À qui doit-on cette étape décisive contre l’impunité en matière de criminalité économique ? La réponse est donnée par Danièle Auroi, Dominique Potier et Philippe Noguès, les « trois mousquetaires » qui ont ferraillé durant tout leur mandat de députés, de 2012 à 2017 expliquent : « Sans les ONG, cette loi n’existerait pas ». Mais que font ces ONG, ces citoyens réunis en associations, pour aboutir, avec finalement de faibles moyens, à de telles avancées ? C’est sur ce pan encore méconnu de l’action associative que nous voudrions revenir ici.
Nées après les décolonisations, les associations de solidarité internationale ont conçu leur action, historiquement, autour de la mise en pratique de cette solidarité, collectant des fonds « ici » pour des actions ou des acteurs « là-bas ». La solidarité n’étant pas unidirectionnelle, elles ont assorti leur action au « Sud » d’une pédagogie des enjeux de développement à destination de l’opinion française. Dans les années 1980, des pionniers ont complété la gamme des modes d’action : le militant tiers-mondiste n’était pas qu’une tirelire, un vulgarisateur ou un animateur de courses contre la faim, il était aussi un actionnaire parfois, plus souvent un consommateur et un citoyen. D’où les tentatives naissantes d’infléchir l’économie par ses achats (commerce équitable), son portefeuille d’actions (investissement socialement responsable), ou son engagement politique. Des associations comme Survie1 ou Agir ici pour un monde solidaire sont nées de cette idée que la citoyenneté ne s’arrêtait pas au bulletin glissé dans l’urne, que les citoyens ne pouvaient pas se désintéresser des politiques menées en leur nom. Elles voulaient mener la bataille d’un monde solidaire à une tout autre échelle : les montants consacrés à l’aide publique au développement représentaient alors 40 fois ceux collectés par les ONG ; le remboursement de la dette exigé par la Banque mondiale et le FMI (où la France pèse) grevait jusqu’à 70 % du budget de certains États… des sommes à côté desquelles tout projet d’école ou de dispensaire financé par la solidarité internationale paraît dérisoire.
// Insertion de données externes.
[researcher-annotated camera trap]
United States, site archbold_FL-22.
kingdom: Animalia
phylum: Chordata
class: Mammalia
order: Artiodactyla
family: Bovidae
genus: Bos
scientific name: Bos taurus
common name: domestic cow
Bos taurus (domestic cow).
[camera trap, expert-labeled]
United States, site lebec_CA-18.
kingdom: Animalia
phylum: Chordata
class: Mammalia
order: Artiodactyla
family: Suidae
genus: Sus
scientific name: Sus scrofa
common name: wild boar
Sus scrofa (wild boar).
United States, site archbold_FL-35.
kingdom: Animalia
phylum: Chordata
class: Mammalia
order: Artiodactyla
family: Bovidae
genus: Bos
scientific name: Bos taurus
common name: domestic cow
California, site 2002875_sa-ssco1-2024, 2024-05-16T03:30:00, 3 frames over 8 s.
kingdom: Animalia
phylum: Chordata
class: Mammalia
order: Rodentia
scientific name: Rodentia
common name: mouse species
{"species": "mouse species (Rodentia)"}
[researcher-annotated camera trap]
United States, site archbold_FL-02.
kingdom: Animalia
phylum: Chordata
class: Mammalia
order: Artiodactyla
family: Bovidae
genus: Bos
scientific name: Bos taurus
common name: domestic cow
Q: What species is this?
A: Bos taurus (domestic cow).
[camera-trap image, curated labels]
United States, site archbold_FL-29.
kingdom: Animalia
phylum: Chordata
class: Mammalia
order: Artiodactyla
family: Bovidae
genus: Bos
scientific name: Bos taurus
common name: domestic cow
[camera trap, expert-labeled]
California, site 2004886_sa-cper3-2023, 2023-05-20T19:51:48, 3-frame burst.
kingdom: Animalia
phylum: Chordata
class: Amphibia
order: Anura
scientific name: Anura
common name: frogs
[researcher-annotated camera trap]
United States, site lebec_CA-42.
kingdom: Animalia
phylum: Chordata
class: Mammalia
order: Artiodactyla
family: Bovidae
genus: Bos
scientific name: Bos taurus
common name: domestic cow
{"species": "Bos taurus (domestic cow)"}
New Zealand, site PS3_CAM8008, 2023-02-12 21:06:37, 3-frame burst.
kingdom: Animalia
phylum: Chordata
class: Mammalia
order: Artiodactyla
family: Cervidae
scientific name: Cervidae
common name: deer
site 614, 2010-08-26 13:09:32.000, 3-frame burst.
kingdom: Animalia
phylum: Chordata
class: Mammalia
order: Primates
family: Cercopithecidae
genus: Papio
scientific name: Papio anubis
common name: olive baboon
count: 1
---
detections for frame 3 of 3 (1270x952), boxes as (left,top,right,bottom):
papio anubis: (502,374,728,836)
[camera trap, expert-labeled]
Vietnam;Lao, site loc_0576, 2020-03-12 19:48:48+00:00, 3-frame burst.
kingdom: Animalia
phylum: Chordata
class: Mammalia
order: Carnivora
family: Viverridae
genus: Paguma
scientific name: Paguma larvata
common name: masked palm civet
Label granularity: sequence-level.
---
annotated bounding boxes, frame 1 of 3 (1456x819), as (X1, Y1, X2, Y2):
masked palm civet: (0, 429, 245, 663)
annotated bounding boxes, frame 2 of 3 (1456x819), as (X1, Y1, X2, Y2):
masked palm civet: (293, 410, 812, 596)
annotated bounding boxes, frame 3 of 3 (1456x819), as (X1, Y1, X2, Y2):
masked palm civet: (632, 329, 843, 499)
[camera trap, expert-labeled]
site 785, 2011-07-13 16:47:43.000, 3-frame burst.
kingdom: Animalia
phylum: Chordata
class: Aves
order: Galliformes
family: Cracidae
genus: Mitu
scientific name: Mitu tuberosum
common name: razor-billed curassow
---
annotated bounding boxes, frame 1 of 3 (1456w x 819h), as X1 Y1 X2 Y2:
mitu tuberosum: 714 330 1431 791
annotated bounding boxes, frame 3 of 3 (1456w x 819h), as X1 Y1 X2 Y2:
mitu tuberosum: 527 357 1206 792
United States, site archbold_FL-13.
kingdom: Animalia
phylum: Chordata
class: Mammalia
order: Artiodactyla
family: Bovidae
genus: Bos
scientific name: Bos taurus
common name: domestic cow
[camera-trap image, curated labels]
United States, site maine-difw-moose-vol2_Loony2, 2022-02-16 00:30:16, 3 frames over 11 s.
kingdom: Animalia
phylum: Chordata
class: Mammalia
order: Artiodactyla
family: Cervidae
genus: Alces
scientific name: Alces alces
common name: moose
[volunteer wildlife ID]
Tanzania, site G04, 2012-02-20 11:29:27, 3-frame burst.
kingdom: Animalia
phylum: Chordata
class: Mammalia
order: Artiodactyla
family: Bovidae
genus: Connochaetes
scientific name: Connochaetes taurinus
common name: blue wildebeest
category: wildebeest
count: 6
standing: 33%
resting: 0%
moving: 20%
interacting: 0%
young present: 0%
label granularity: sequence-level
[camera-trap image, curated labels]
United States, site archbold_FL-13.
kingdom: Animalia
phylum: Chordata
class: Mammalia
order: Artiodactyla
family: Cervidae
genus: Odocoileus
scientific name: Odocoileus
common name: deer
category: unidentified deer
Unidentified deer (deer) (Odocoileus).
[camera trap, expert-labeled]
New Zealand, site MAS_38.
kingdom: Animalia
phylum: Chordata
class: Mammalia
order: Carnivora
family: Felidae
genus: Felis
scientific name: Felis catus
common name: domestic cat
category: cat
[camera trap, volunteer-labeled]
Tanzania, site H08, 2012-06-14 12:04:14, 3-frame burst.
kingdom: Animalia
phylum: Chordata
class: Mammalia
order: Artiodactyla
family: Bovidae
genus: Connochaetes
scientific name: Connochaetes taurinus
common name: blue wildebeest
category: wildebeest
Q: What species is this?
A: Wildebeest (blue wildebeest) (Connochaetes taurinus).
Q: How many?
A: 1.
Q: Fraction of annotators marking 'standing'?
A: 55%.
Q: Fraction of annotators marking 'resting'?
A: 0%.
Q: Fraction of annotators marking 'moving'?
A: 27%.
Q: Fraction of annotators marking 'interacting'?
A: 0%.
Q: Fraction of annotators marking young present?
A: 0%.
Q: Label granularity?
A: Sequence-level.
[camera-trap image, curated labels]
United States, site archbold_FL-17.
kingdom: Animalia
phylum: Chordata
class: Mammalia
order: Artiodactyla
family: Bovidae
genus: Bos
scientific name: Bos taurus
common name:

Cet engagement du monde de la solidarité internationale dans ce qui allait devenir le « plaidoyer » n’est pas allé de soi.
Cet engagement du monde de la solidarité internationale dans ce qui allait devenir un mode d’action à part entière, le « plaidoyer » – pour ne pas dire lobbying – n’est pas allé de soi. Certains ne s’en pensaient pas légitimes : prendre la parole sur des enjeux de développement, c’était parler à la place des premiers concernés, les « partenaires » du Sud. Ou pas compétents : la sphère politique comme la sphère médiatique, avec leurs codes, peuvent sembler hermétiques à de simples citoyens. D’autres n’en eurent pas tout de suite le courage : l’engagement sur le terrain politique fait courir des risques d’incompréhensions, de divisions, de pertes de donateurs.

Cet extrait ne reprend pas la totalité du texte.